When statutes are necessarily inconsistent the statute which deals with the common subject matter in a more minute and particular way will prevail over a statute of a more general nature. ( Peavy v. McCombs, 26 Idaho 143, 140 P. 965.) In other words, a statute dealing expressly with the nomination of certain judicial officers will prevail over the provisions of a general nominating statute which deals generally with nonpolitical offices.

Finally the defendant contends that in view of the provisions of sections 33-639 and 33-640, I. C. A., providing for the nomination and certification of judicial candidates nominated at conventions, chapter 16 of the 1933 Session Laws is invalid as an infringement of the right of suffrage.
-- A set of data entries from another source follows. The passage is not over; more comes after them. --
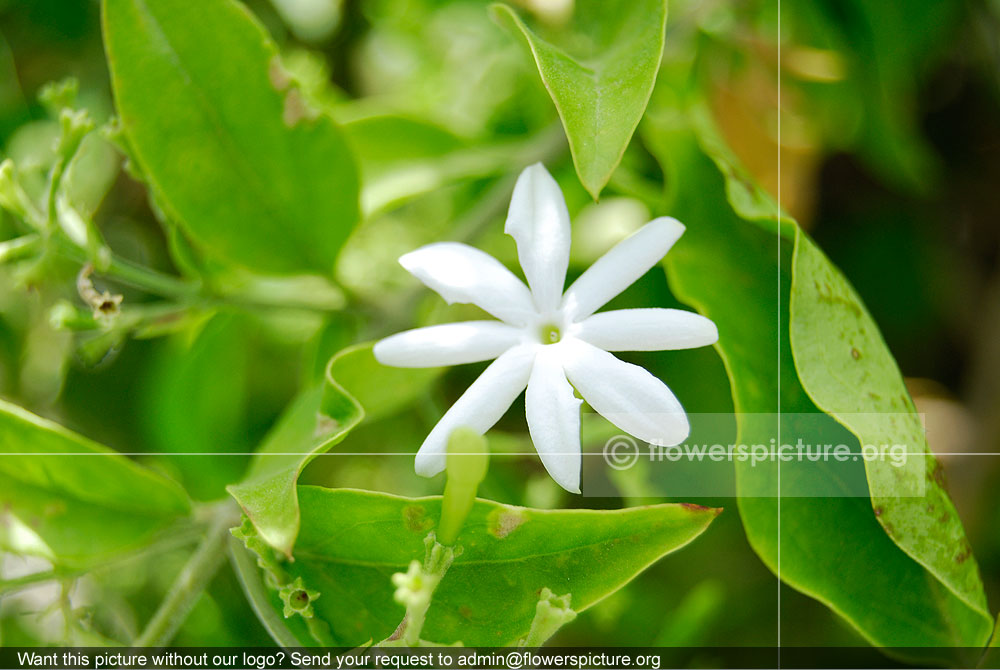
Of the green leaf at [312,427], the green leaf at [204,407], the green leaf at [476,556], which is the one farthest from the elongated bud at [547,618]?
the green leaf at [204,407]

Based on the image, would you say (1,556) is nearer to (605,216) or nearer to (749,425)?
(749,425)

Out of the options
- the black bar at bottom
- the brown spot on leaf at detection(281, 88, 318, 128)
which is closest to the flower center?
the black bar at bottom

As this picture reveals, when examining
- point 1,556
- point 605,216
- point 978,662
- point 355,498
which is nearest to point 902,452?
point 978,662

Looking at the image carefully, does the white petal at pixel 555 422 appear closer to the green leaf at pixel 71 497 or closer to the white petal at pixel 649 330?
the white petal at pixel 649 330

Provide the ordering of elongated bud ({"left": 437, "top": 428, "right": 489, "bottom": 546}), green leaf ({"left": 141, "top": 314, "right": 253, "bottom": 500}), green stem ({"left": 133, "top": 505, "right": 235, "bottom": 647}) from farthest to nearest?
1. green leaf ({"left": 141, "top": 314, "right": 253, "bottom": 500})
2. green stem ({"left": 133, "top": 505, "right": 235, "bottom": 647})
3. elongated bud ({"left": 437, "top": 428, "right": 489, "bottom": 546})

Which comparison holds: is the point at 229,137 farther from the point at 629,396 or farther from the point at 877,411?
the point at 877,411

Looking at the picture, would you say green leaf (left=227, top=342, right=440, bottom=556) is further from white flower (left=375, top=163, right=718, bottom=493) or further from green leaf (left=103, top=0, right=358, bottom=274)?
green leaf (left=103, top=0, right=358, bottom=274)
The two sections above referred to provide that conventions of electors or delegates representing a political party or principle, but not constituting a political party, as defined by the act, may nominate candidates for the various state and county offices and provides that such nominations may appear on the ballot at the general election. If chapter 16 is valid candidates for the judicial positions therein indicated could not be nominated at a nominating convention because chapter 16 provides the exclusive method of making such nominations. It is sufficient to say that such conventions do not have any greater rights than political parties. As noted above, the right of suffrage is not impaired.

The alternative writ is ordered made peremptory.

Justice Morgan, deeming himself disqualified, did not sit with the court nor participate in the opinion. District Judge Rice sat with the court and acted in his stead.